11-S: Las paradojas
El enemigo sigue siendo interno. Hasta el 10 de septiembre de 2001, en el imaginario colectivo estadunidense la mayor amenaza a la paz, la tranquilidad y el orden provenía de las becarias cachondas de la Casa Blanca y de la carne débil de los mandatarios. Dos días más tarde la representación del peligro principal adquirió barbas y turbante; en la realidad, seguía estando en el recinto presidencial, pero había cambiado de nombre: ya no se llamaba Monica Lewinsky sino George W. Bush. A cinco años de aquella barbarie se sigue llamando igual.
Insecticida de triple acción. La llamada "guerra contra el terrorismo" provocó, como las guerras contra el narcotráfico, el Efecto Cucaracha: la dispersión y multiplicación del enemigo en territorios más extensos. Los autores hipotéticos o reales de los atentados de Nueva York y Washington se beneficiaron también del Efecto Nietzsche -lo que no me mata me fortalece- y el círculo gobernante de Estados Unidos sacó, por su parte, ventaja del Efecto Reyes Heroles: lo que resiste, apoya.
El espejo violento. Los delirantes que leen entre líneas en El Corán y encuentran allí instrucciones para fabricar explosivos de gran potencia consiguieron despertar al Gran Satán y reactivaron su vocación de despedazar el mundo. Los delirantes contrarios, los que hablan con Dios en tecnología de banda ancha y confunden a los ángeles con cazabombarderos de última generación, materializaron, de su lado, las conspiraciones que andaban buscando para blanquear las guerras de saqueo, convertir el estado de excepción en normalidad democrática y convertir al planeta en un salón de tortura. Unos y otros se miran en el espejo del adversario y se sienten realizados y felices.
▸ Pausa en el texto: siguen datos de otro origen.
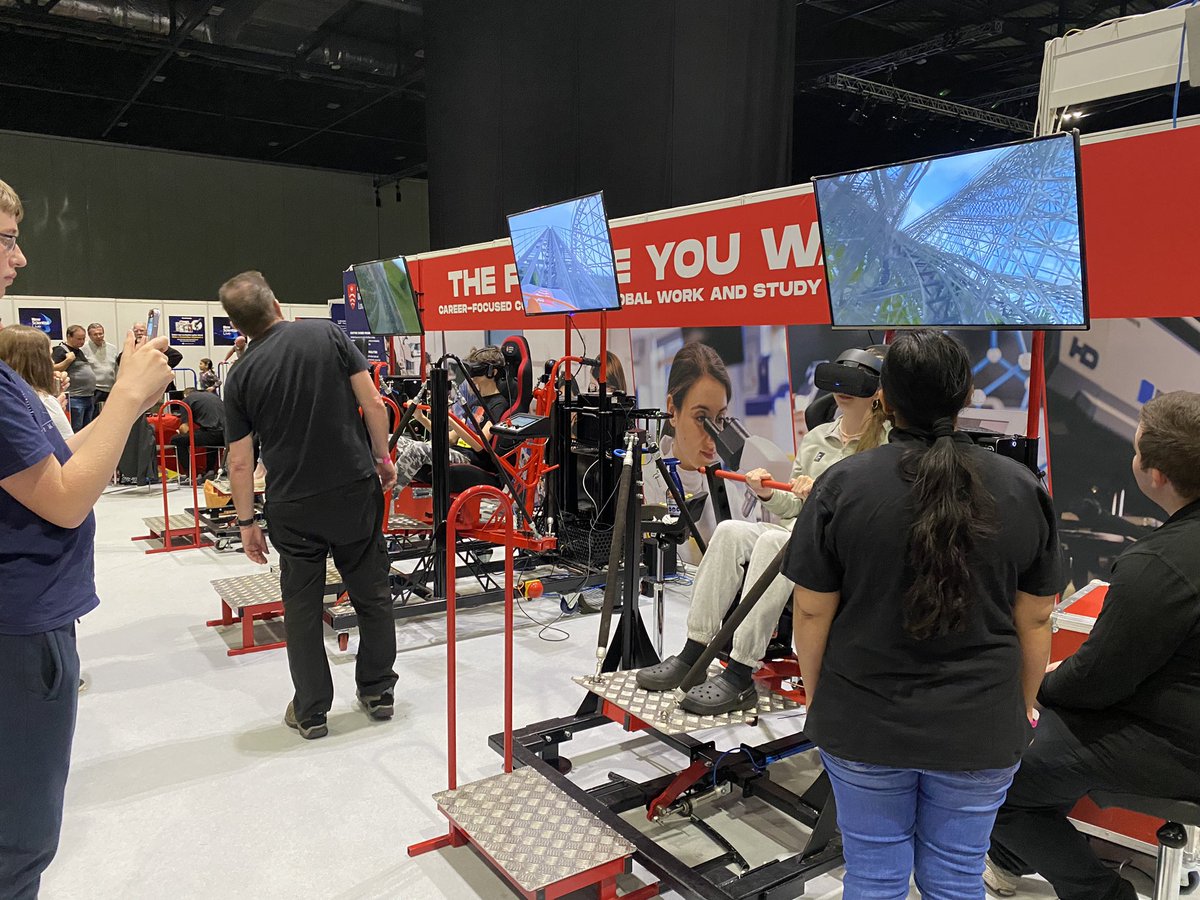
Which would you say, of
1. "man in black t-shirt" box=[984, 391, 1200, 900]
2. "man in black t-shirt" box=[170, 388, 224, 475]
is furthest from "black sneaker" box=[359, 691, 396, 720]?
"man in black t-shirt" box=[170, 388, 224, 475]

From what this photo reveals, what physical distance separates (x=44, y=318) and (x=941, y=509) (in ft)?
43.7

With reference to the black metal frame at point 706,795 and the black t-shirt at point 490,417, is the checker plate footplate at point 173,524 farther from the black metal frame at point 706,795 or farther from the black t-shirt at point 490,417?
the black metal frame at point 706,795

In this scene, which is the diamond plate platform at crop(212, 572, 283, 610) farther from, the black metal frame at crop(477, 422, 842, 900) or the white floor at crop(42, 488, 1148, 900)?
the black metal frame at crop(477, 422, 842, 900)

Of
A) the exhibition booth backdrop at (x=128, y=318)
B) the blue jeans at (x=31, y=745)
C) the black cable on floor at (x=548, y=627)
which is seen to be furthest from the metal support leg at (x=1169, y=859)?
the exhibition booth backdrop at (x=128, y=318)

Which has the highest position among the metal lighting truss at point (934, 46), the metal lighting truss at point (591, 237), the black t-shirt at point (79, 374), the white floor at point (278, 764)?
the metal lighting truss at point (934, 46)

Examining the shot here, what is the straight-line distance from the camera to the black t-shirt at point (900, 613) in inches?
63.5

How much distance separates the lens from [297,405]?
11.6 feet

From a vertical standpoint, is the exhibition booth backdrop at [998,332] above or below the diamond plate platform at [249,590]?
above

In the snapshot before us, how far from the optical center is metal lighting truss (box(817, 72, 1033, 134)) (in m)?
11.0

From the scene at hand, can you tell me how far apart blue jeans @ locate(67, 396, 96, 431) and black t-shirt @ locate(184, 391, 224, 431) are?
2.13 meters

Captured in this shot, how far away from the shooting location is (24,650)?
1671 mm

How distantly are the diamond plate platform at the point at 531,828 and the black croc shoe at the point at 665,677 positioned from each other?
470 millimetres

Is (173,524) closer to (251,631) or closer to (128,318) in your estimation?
(251,631)

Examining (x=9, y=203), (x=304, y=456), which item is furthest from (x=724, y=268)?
(x=9, y=203)
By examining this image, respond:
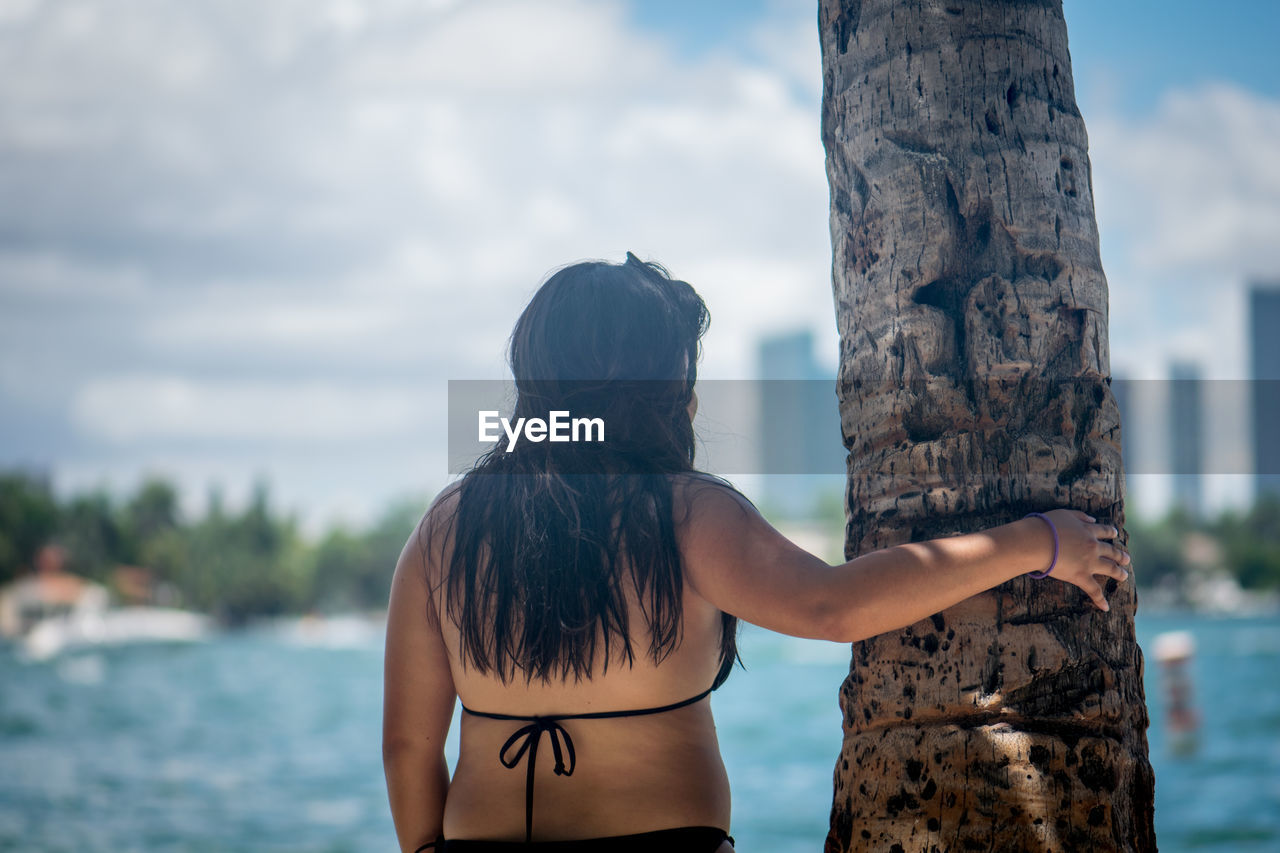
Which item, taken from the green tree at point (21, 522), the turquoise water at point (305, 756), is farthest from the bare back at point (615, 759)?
the green tree at point (21, 522)

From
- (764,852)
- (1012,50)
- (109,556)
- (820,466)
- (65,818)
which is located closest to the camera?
(1012,50)

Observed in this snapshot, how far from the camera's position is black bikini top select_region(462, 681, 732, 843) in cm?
180

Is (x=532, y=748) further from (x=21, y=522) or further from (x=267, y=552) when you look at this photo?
(x=267, y=552)

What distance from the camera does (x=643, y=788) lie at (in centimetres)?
180

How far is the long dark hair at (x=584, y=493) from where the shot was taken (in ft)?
5.94

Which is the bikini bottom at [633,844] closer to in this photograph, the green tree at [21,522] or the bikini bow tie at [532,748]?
the bikini bow tie at [532,748]

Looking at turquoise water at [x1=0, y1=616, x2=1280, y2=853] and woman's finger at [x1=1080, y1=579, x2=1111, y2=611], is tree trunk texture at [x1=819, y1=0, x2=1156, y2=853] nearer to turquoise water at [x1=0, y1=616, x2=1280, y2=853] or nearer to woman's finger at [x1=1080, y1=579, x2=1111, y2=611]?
woman's finger at [x1=1080, y1=579, x2=1111, y2=611]

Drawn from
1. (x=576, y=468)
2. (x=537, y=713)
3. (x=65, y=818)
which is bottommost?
(x=65, y=818)

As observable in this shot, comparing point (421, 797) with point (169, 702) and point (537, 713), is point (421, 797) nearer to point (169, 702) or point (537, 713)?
point (537, 713)

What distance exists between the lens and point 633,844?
1770mm

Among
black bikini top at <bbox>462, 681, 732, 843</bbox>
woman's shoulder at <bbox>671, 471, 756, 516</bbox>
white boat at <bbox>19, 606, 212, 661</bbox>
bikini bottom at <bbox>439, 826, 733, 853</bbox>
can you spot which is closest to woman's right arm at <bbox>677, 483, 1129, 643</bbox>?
woman's shoulder at <bbox>671, 471, 756, 516</bbox>

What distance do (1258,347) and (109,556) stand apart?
105473mm

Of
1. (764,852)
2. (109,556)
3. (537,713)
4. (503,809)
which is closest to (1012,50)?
(537,713)

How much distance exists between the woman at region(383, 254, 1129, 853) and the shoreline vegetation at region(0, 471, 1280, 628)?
66.8m
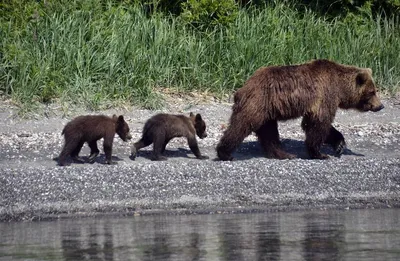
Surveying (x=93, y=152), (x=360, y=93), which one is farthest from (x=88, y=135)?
(x=360, y=93)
Cuentan con las condiciones propicias para llevar a cabo sus grandes obras y, a mayor empeño en realizarlas, surgen más justificaciones para la profundización de la tarea.
Protección total. Gracias a los virajes practicados hace cinco años en los timones de cuatro aeronaves, que se magnificaron en un golpe de timón planetario, los ciudadanos de Occidente enfrentan ahora, en sus teléfonos, sus computadoras y sus camas, a espías con legitimidad reforzada, deben soportar que cualquier hombre de negro les pegue una etiqueta de sospechoso, con los trámites que eso implica, y cuando viajan han de aguantar escrutinios cada vez más parecidos a un Papanicolau. Los habitantes de países pobres cuentan hoy en día con causales supernumerarias para ser detenidos sin orden judicial, maltratados, secuestrados y asesinados. Los terroristas no pueden atacar blancos inexistentes, y por eso la mejor defensa de la libertad consiste en liquidarla.
Los atacantes ganaron la batalla. Si el objetivo de un acto terrorista es provocar terror en autoridades y masas de población, los autores de los ataques contra las Torres Gemelas y el Pentágono bien pueden adjudicarse una victoria, así sea póstuma. En las ciudades de Europa occidental persiste el pavor, justificado, a las explosiones en los sistemas de transporte colectivo. En la olla del vecino puede estarse cocinando una sopa de ántrax. El desodorante del pasajero de la fila de al lado tiene aroma de dinamita.
Nostalgia del interregno. Entre la pasada guerra fría y el terror caliente que hoy vivimos hubo una transición desencantada pero relativamente apacible en la que la paz en Medio Oriente se creyó posible, en la que pareció viable destinar parte de los excedentes mundiales a paliar el hambre y el sida y en la que la adopción de medidas de preservación ambiental no necesariamente resultaba una propuesta absurda. Todo eso se fue al caño. Todos -empezando por Bill Clinton, claro- la pasábamos mejor, o menos peor, en el periodo de transición entre ambas épocas, cuando el principal riesgo a la estabilidad de Estados se llamaba Monica Lewinsky.